• _What to work on_
**a)** Reproduce word for word the passage of the chat log from "Chris: Not too" up to and including "shorts. So there.".
**b)** Decide whether each statement agrees with the chat log, answering yes or no and quoting the words of the chat log that settle it: (i) Andrew went to Glasto with two guys. (ii) Andrew was playing games on a PlayStation. (iii) Andrew got the noodles around midday.

• _Document text_
10th July
Andrew: Well isn't that creative. :P
Chris: I thought you'd like it. :P
Andrew: You should have put, "Without you, I'd be everything."
Chris: That'd be lying.
Andrew: ^^
Chris: :P
Chris: I mean, $$
Andrew: So how goes it?
Chris: Not too bad. You?
Andrew: I'm chuffing hot at the moment. I'm sitting here in only boxers and headphones.
Andrew: Playing some RDR, hence the sporadic replies.
Chris: You sure know how to reply sporadically, though. :P
Chris: And, to make things even/weirder/more awkward, I'm sitting here in only gym shorts. So there.
Andrew: HOT.
Chris: So are you
Andrew: Oh, stop.
Chris: ^^
Andrew: Though I did say I was just now. :/
Chris: Didn't ruin it in the slightest.
Andrew: Right enough with the Xbox, my room is too hot already.
Chris: LOL
Chris: It's because you're in it
Andrew: That doesn't help either, my hands get sweaty whenever I touch anything.
Chris: LOL
Andrew: So have I talked about Glasto yet?
Chris: Slightly
Andrew: Can you remember what I mentioned?
Chris: Not particularly.
Andrew: Great because as it was over a week ago, I've forgotten everything.
Chris: LOL
Andrew: It was basically a bunch of hot chicks wandering around a load of fields, while wearing very few clothes due to the heat.
Chris: Is that all you noticed? :P
Andrew: I think at some point there was some music as well.
Andrew: I partially remember that there were a few guys as well. :/
Chris: LOL
Andrew: We actually had a couple of females in our extended camp.
Chris: Orly?
Andrew: Yuss.
Chris: And?
Andrew: Well could explain how this came about if you want?
Chris: Indeed.
Andrew: So I went there with 2 guys, my mate Matt and his flatmate Matt (Matt 2, Snorlax). Snorlax also had a few guys that he festivals with come along as well. We saved an area of field so they could camp near us. They arrived a bit later than we did.
Andrew: So anywho, when they were queuing they got chatting to a couple of girls who had never been before and tagged along with the others.
Andrew: That's about it.
Chris: Ah. No sex?
Andrew: Nope, all I got was some super noodles. :P
Chris: And that's code for...? :p
Andrew: Oh, plus a comment about my fire being "cute."
Chris: LOL
Andrew: I wish it was a code for something, however this is not the case.
Andrew: It is as simple as me getting some crappy noodles that one of them didn't want to eat. This was at like 2 or 3 in the morning though.

• _Record set_
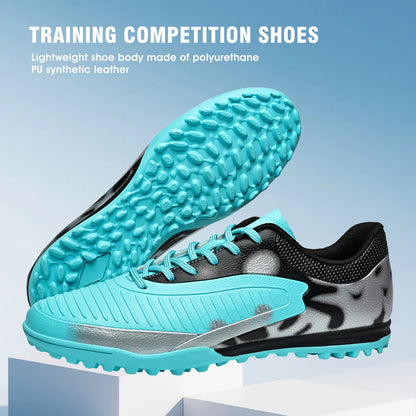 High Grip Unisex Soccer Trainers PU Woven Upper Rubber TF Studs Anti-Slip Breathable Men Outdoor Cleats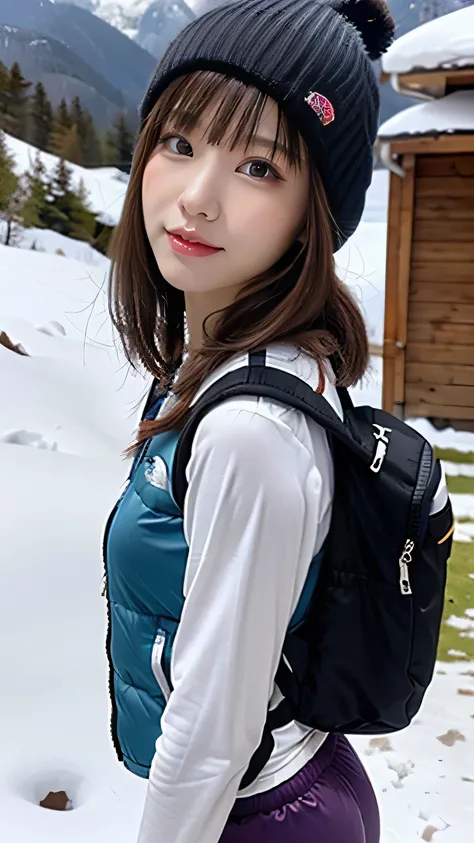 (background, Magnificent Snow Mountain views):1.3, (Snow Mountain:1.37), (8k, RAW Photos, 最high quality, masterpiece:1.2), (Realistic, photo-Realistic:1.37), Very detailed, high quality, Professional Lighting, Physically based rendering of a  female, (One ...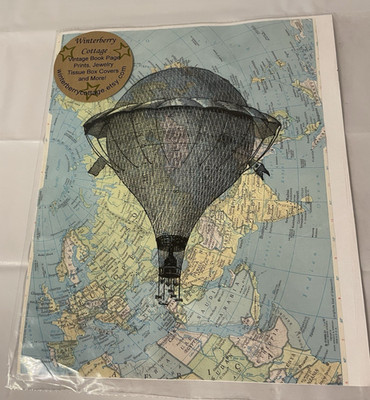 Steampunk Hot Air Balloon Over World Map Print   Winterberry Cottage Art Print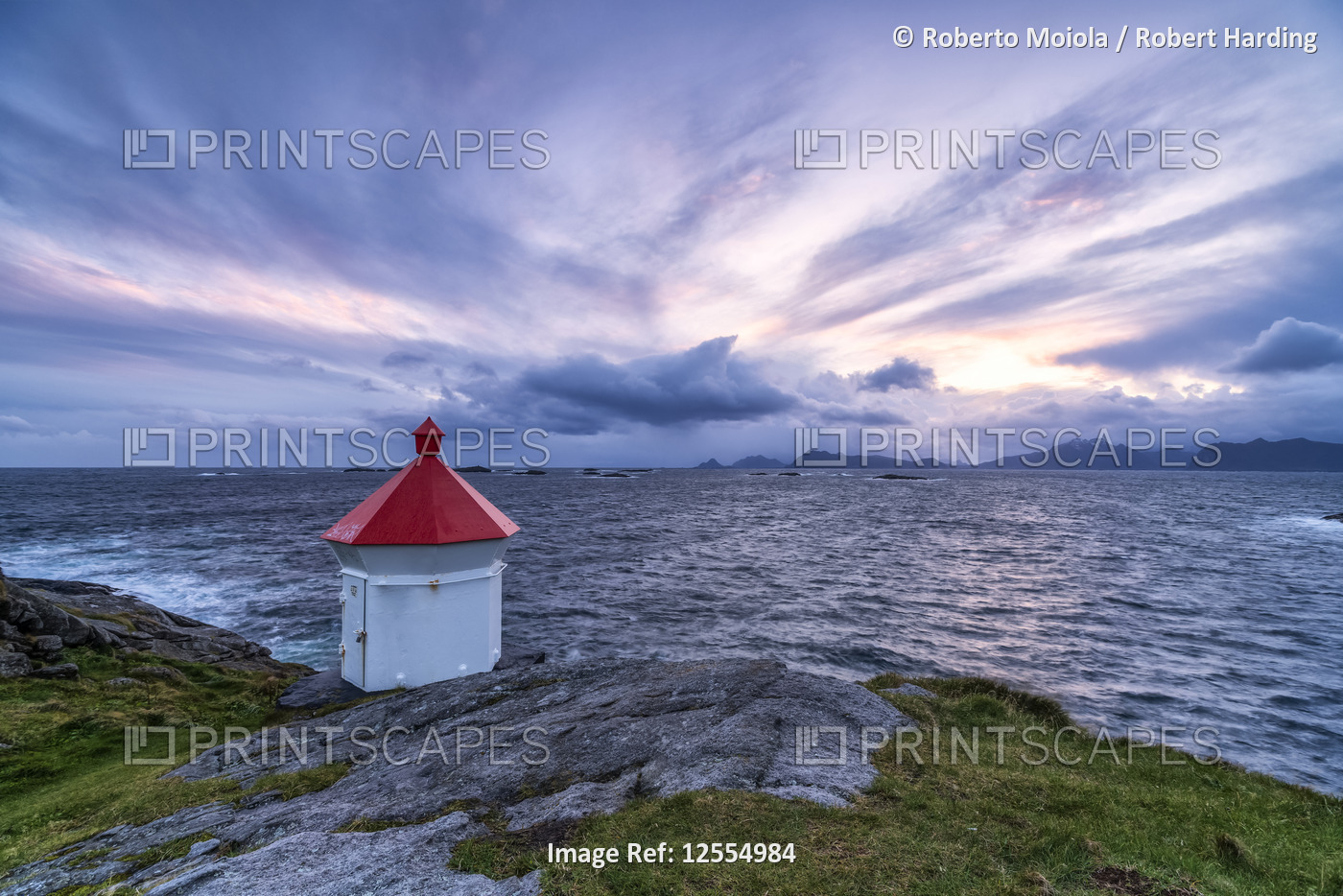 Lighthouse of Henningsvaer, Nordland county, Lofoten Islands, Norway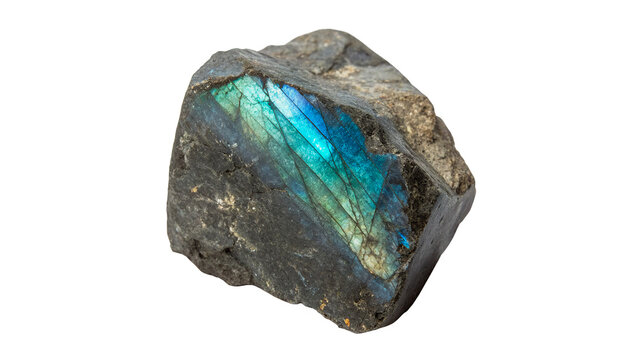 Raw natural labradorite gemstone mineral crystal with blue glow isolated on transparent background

--

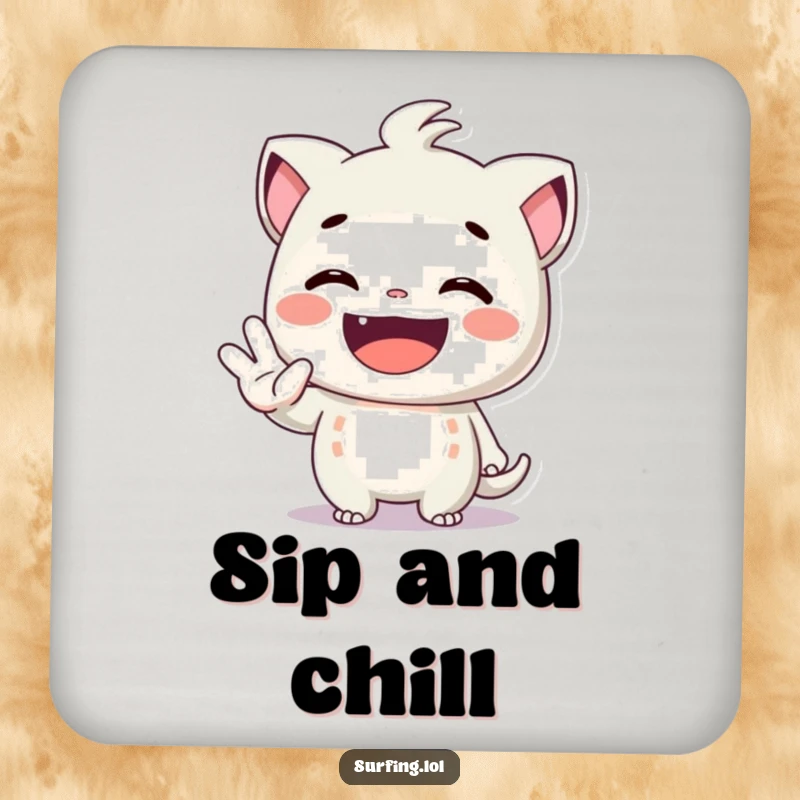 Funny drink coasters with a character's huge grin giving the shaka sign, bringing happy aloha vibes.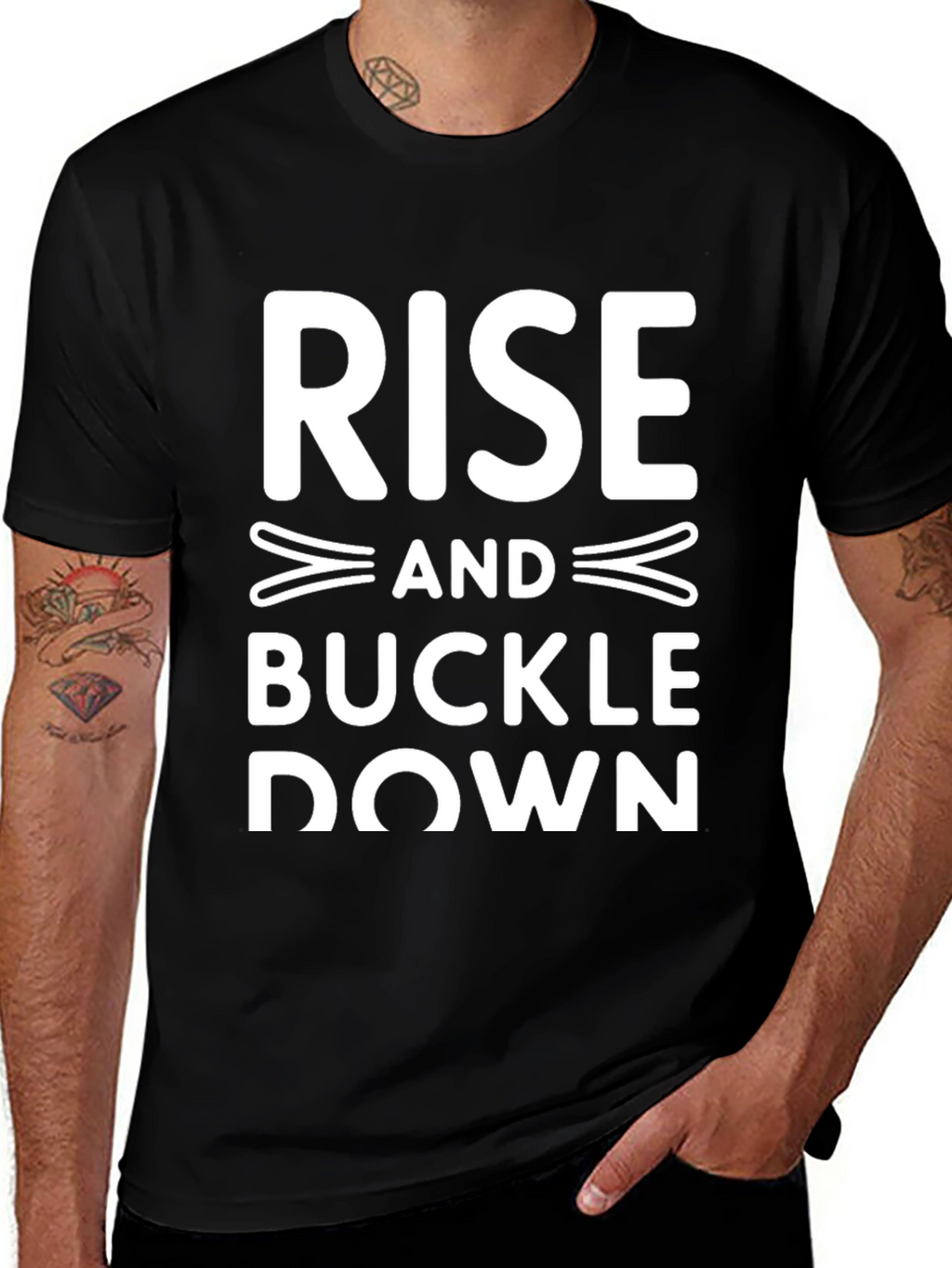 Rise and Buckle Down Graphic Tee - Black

...

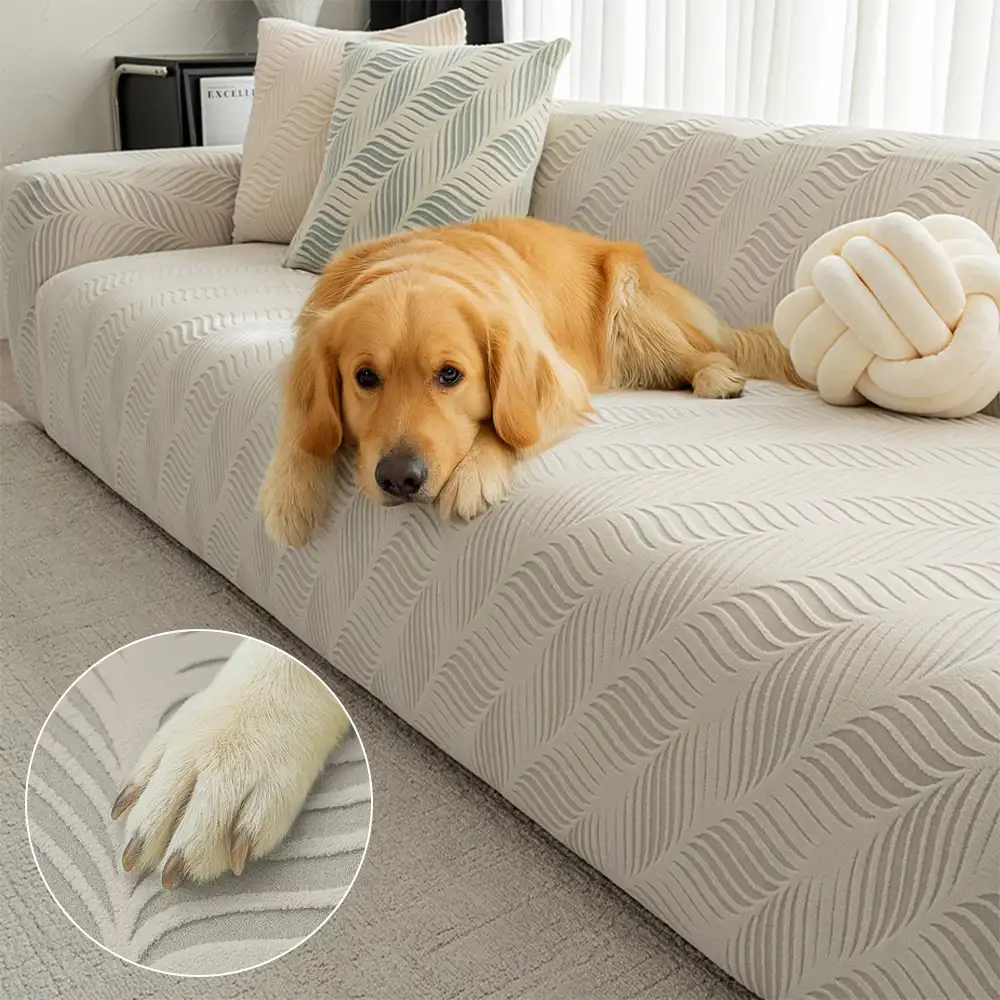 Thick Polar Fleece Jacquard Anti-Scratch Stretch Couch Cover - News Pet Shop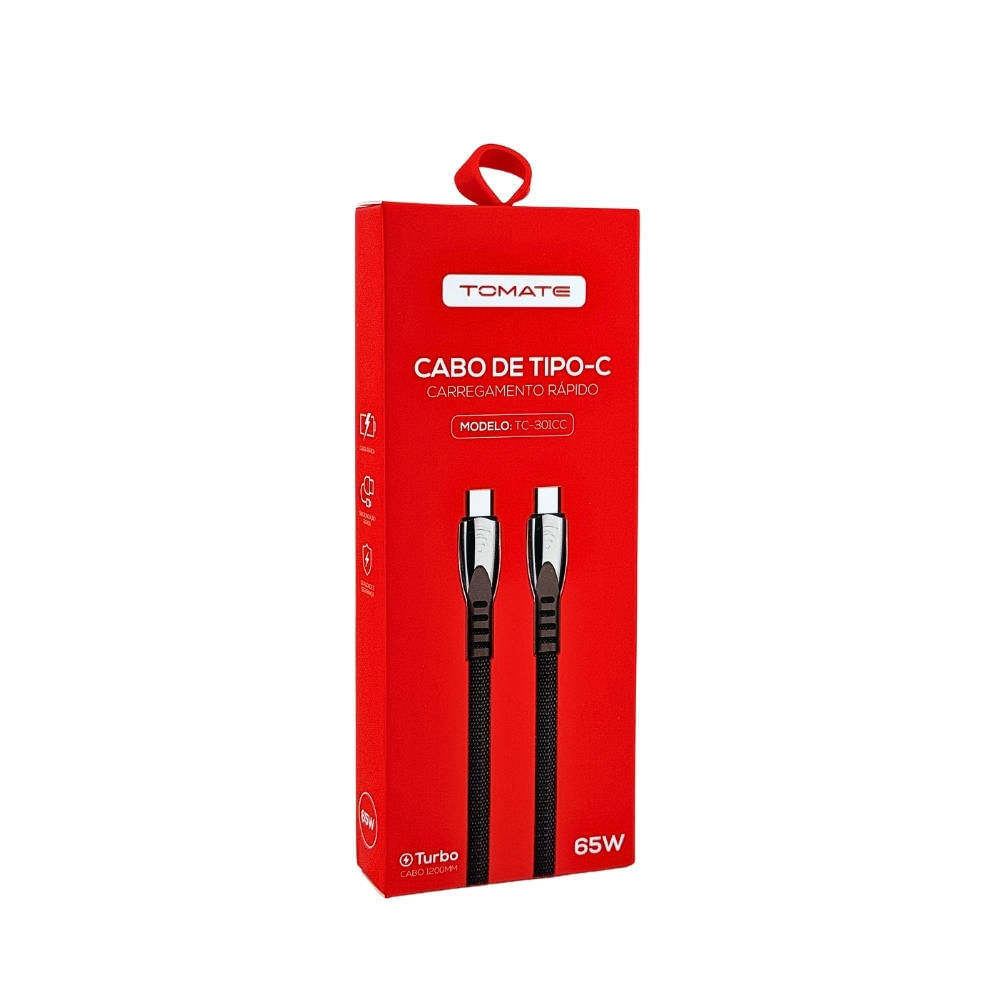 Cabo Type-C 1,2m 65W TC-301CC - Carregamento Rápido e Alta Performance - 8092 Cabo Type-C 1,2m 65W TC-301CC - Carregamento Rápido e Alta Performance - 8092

• _Answer section_
**a)**
Chris: Not too bad. You?
Andrew: I'm chuffing hot at the moment. I'm sitting here in only boxers and headphones.
Andrew: Playing some RDR, hence the sporadic replies.
Chris: You sure know how to reply sporadically, though. :P
Chris: And, to make things even/weirder/more awkward, I'm sitting here in only gym shorts. So there.

**b)**
(i) Yes: "So I went there with 2 guys"
(ii) No: "Right enough with the Xbox, my room is too hot already."
(iii) No: "This was at like 2 or 3 in the morning though."